Stored items from a collection
%%
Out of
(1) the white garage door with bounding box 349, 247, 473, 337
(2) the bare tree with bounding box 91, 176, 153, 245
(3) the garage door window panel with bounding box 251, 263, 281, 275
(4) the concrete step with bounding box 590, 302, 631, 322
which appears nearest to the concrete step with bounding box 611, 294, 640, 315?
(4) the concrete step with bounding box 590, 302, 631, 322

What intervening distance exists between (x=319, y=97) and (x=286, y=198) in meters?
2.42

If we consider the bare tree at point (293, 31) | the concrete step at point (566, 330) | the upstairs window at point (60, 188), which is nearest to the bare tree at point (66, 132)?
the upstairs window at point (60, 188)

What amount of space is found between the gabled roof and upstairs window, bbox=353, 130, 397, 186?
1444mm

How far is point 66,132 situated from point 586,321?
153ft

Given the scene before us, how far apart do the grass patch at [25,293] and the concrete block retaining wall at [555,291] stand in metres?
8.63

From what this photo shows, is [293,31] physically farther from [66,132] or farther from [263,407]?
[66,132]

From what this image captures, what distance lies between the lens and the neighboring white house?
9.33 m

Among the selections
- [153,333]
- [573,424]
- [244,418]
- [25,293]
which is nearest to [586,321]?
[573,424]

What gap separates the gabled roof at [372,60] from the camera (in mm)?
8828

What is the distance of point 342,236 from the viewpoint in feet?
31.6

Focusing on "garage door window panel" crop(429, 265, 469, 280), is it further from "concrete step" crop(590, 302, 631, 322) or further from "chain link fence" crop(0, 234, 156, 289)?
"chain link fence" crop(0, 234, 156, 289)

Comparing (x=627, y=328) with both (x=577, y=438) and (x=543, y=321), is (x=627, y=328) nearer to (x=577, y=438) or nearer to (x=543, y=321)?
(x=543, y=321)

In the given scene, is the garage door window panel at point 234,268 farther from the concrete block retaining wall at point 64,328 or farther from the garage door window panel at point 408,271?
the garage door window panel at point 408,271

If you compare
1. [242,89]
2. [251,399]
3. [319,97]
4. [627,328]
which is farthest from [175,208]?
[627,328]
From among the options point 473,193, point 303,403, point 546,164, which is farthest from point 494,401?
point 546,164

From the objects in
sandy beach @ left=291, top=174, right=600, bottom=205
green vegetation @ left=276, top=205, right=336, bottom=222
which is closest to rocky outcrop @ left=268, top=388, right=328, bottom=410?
%%
Task prompt.
Rewrite the records above so that every instance of "bare tree" becomes "leafless tree", with all else left unchanged.

Task solution.
Out of
(1) the white garage door with bounding box 349, 247, 473, 337
(2) the leafless tree with bounding box 91, 176, 153, 245
(3) the garage door window panel with bounding box 251, 263, 281, 275
(4) the concrete step with bounding box 590, 302, 631, 322
which appears nearest to the concrete step with bounding box 611, 294, 640, 315?
(4) the concrete step with bounding box 590, 302, 631, 322

What intervening distance exists between (x=319, y=97) and (x=286, y=198) in meters?
2.42

If we consider the leafless tree at point (293, 31) | the concrete step at point (566, 330) | the upstairs window at point (60, 188), which is nearest to the leafless tree at point (66, 132)?
the upstairs window at point (60, 188)

What amount of space is found between the gabled roof and upstairs window, bbox=353, 130, 397, 186?
1444mm

How far is point 66,132 situated from point 586,321?
153ft

Given the scene before us, how far apart do the grass patch at [25,293] and the concrete block retaining wall at [555,291] stand in metres?
8.63

From what this photo shows, is [293,31] physically farther from [66,132] or farther from [263,407]?
[66,132]

From what this image captures, what distance lies between the lens and the neighboring white house?
9.33 m

Among the selections
- [153,333]
- [573,424]
- [244,418]
- [25,293]
which is nearest to [586,321]?
[573,424]

What gap separates the gabled roof at [372,60] from the camera (in mm)?
8828

What is the distance of point 342,236 from the viewpoint in feet?
31.6

Focusing on "garage door window panel" crop(429, 265, 469, 280), is it further from "concrete step" crop(590, 302, 631, 322) or further from "chain link fence" crop(0, 234, 156, 289)?
"chain link fence" crop(0, 234, 156, 289)

Comparing (x=627, y=328) with both (x=577, y=438) and (x=543, y=321), is (x=627, y=328) nearer to (x=577, y=438) or nearer to (x=543, y=321)?
(x=543, y=321)

In the given scene, is the garage door window panel at point 234,268 farther from the concrete block retaining wall at point 64,328 or farther from the garage door window panel at point 408,271?
the garage door window panel at point 408,271

If you compare
1. [242,89]
2. [251,399]
3. [319,97]
4. [627,328]
which is farthest from [175,208]?
[627,328]
From among the options point 473,193, point 303,403, point 546,164, which is farthest from point 494,401?
point 546,164

From the objects in
sandy beach @ left=291, top=174, right=600, bottom=205
green vegetation @ left=276, top=205, right=336, bottom=222
which is closest to rocky outcrop @ left=268, top=388, right=328, bottom=410?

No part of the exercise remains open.